Remember running a decorator is equivalent to:

decorator(my_function)("My message")

Running a meta-decorator adds an additional layer.

reversed_string = istype(str)(reverse)("Reverse Me")

Hence why @decorator doesn’t require to be called when put above a function, but @istype() does.

You can also create this meta-decorator as a class instead of another function.
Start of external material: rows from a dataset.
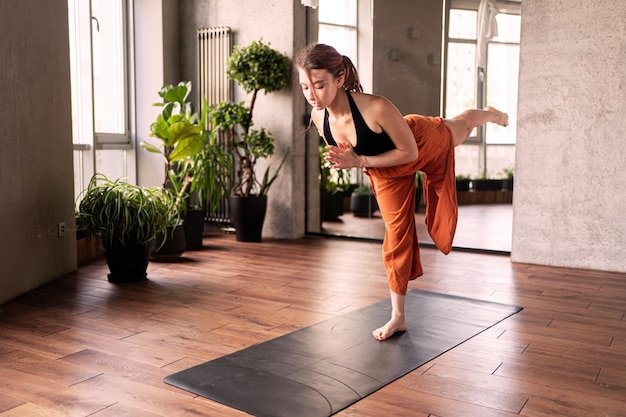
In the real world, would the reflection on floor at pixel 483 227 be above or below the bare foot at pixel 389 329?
above

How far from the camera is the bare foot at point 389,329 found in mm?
3027

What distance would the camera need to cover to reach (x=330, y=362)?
106 inches

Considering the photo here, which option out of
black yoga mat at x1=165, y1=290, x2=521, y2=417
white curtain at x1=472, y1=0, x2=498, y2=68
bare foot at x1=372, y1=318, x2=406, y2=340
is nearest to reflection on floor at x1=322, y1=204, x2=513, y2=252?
white curtain at x1=472, y1=0, x2=498, y2=68

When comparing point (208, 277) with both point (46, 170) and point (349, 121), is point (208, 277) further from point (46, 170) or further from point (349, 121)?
point (349, 121)

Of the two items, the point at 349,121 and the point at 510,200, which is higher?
the point at 349,121

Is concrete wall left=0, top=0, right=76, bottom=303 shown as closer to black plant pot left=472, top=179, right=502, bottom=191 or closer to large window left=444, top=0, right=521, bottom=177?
large window left=444, top=0, right=521, bottom=177

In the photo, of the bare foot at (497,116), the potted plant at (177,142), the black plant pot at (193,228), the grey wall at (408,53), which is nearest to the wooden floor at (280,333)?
the potted plant at (177,142)

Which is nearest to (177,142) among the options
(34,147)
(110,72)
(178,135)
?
(178,135)

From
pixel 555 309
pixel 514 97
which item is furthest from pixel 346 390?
pixel 514 97

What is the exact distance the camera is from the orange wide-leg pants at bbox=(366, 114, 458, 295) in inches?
119

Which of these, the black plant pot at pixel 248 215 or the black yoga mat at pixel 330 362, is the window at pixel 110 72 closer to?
the black plant pot at pixel 248 215

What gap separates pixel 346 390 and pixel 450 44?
11.7ft

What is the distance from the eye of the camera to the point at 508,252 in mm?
5180

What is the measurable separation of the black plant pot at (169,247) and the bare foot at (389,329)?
2.17 metres
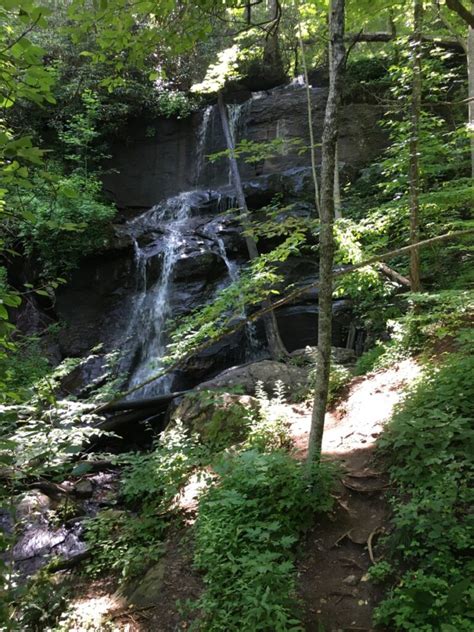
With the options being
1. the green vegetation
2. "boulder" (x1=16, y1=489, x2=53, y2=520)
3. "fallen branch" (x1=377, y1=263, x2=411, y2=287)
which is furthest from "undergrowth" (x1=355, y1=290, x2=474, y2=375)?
"boulder" (x1=16, y1=489, x2=53, y2=520)

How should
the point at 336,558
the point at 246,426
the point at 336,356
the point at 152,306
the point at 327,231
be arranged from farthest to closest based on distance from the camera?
the point at 152,306 → the point at 336,356 → the point at 246,426 → the point at 327,231 → the point at 336,558

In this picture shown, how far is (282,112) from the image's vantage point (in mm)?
16078

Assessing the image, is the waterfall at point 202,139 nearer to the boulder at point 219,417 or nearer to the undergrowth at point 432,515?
the boulder at point 219,417

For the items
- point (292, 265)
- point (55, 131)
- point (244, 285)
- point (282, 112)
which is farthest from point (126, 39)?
point (55, 131)

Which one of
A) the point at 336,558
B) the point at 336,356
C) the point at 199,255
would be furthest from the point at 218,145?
the point at 336,558

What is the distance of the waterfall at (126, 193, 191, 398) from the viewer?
11.5 meters

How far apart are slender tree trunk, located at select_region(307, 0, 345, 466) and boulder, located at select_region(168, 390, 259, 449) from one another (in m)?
2.22

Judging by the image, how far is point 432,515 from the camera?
123 inches

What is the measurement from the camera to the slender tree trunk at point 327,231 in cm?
385

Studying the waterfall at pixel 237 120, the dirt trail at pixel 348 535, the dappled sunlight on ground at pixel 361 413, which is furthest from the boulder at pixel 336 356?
the waterfall at pixel 237 120

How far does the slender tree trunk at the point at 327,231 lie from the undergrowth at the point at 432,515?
0.69 metres

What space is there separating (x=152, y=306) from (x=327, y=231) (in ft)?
31.0

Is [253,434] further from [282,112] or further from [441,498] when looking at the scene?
[282,112]

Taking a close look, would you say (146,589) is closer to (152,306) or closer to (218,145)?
(152,306)
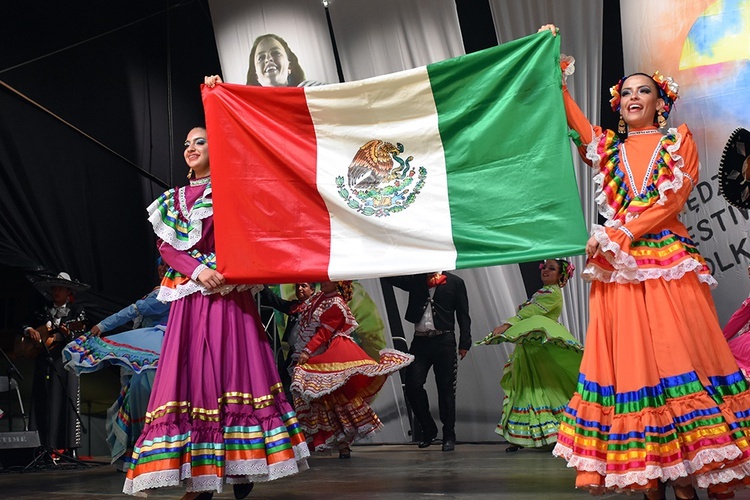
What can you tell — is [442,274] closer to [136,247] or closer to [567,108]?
[136,247]

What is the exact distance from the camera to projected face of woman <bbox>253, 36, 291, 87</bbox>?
7.91m

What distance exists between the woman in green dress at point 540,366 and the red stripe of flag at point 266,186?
2.72 m

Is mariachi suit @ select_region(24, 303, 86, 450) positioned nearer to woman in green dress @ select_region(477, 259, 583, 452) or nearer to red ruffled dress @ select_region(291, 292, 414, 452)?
red ruffled dress @ select_region(291, 292, 414, 452)

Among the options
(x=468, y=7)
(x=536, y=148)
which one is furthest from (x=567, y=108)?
(x=468, y=7)

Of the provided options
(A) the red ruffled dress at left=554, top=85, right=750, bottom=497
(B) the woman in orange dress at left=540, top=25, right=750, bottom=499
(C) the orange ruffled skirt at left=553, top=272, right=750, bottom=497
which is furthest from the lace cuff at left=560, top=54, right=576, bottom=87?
(C) the orange ruffled skirt at left=553, top=272, right=750, bottom=497

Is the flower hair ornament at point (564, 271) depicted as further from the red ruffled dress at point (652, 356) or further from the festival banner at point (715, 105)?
the red ruffled dress at point (652, 356)

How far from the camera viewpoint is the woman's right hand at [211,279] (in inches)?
141

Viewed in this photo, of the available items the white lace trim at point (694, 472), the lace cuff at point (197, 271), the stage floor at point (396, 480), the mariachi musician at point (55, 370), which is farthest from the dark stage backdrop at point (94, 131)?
the white lace trim at point (694, 472)

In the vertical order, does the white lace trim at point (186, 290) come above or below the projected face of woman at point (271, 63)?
below

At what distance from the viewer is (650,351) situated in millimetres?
3094

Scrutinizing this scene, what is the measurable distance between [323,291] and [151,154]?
2.49m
class IsType: # Instead of 'def istype'

    def __init__(self, inc_type=int):
        self.inc_type = inc_type

    def __call__(self, func): # Replaces 'def decorator(func)'
        @wraps(func)
        def container(*args, **kwargs):
            output = func(*args, **kwargs)
            if not isinstance(output, self.inc_type):
                raise TypeError("function did not return proper type")
            return output
        return container

In functionality they are the same, but be aware they are technically different types. This will really only impact code inspectors and  those trying to manually navigate code, so it is not a huge issue, but is something to be aware of.

type(IsType)
<class 'type'>

type(istype)
<class 'function'>

 Things to keep in mind

  1. Order of operation does matter. If you have multiple decorators around a single function keep in mind they are run from top to bottom
  2. Once a function is wrapped, it cannot be run without the wrapper.
  3.  Meta-decorators require the additional parentheses, regular decorators do not.